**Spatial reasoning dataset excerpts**
*****

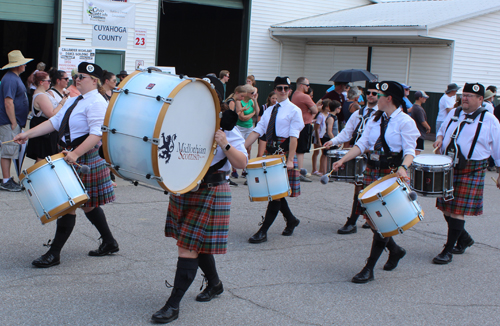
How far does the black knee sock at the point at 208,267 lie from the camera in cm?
427

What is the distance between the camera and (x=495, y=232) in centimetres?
721

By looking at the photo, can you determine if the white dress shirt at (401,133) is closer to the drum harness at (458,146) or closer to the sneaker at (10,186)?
the drum harness at (458,146)

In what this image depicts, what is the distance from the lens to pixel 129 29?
1511cm

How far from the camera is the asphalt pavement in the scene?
417 centimetres

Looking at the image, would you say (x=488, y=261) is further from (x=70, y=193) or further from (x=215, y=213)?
(x=70, y=193)

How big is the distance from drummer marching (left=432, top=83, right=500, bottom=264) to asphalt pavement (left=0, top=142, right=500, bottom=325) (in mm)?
421

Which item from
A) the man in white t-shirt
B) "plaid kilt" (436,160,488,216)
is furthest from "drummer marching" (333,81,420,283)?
the man in white t-shirt

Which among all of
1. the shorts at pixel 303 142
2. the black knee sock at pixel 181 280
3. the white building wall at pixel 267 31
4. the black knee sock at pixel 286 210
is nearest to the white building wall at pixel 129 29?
the white building wall at pixel 267 31

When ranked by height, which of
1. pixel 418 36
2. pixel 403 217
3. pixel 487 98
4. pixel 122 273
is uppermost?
pixel 418 36

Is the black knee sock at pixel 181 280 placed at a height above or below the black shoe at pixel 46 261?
above

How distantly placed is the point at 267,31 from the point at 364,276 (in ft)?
46.8

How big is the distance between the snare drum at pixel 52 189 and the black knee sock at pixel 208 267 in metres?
1.09

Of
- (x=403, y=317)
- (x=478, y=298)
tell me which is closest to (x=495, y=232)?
(x=478, y=298)

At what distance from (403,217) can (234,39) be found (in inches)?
704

*****

**TASK DETAILS**
Quote all of the records above word for word, leaving out the pictures.

**WRITTEN ANSWER**
How far does the black knee sock at the point at 208,267 lie from the camera in cm?
427

What is the distance between the camera and (x=495, y=232) in centimetres?
721

By looking at the photo, can you determine if the white dress shirt at (401,133) is closer to the drum harness at (458,146) or closer to the sneaker at (10,186)?
the drum harness at (458,146)

In what this image depicts, what is the distance from the lens to pixel 129 29?
1511cm

How far from the camera is the asphalt pavement in the scene?
417 centimetres

Looking at the image, would you say (x=488, y=261) is further from (x=70, y=193) or further from (x=215, y=213)?
(x=70, y=193)

How big is the distance from drummer marching (left=432, top=83, right=500, bottom=264) to asphalt pavement (left=0, top=142, right=500, bottom=325) (in mm)?
421

Which item from
A) the man in white t-shirt
B) "plaid kilt" (436,160,488,216)
is furthest from "drummer marching" (333,81,420,283)?
the man in white t-shirt

Which among all of
1. the shorts at pixel 303 142
2. the black knee sock at pixel 181 280
3. the white building wall at pixel 267 31
4. the black knee sock at pixel 286 210
is nearest to the white building wall at pixel 129 29?
the white building wall at pixel 267 31

When ranked by height, which of
1. pixel 418 36
2. pixel 403 217
3. pixel 487 98
4. pixel 122 273
is uppermost?
pixel 418 36

Is the black knee sock at pixel 181 280 placed at a height above or below the black shoe at pixel 46 261?
above

How distantly placed is the point at 267,31 from the point at 364,276 (in ft)?
46.8

How big is the distance between the snare drum at pixel 52 189 and the black knee sock at pixel 208 267 in metres?
1.09

Of
- (x=403, y=317)
- (x=478, y=298)
tell me which is closest to (x=495, y=232)?
(x=478, y=298)

At what distance from (403,217) can (234,39) be found (in inches)?
704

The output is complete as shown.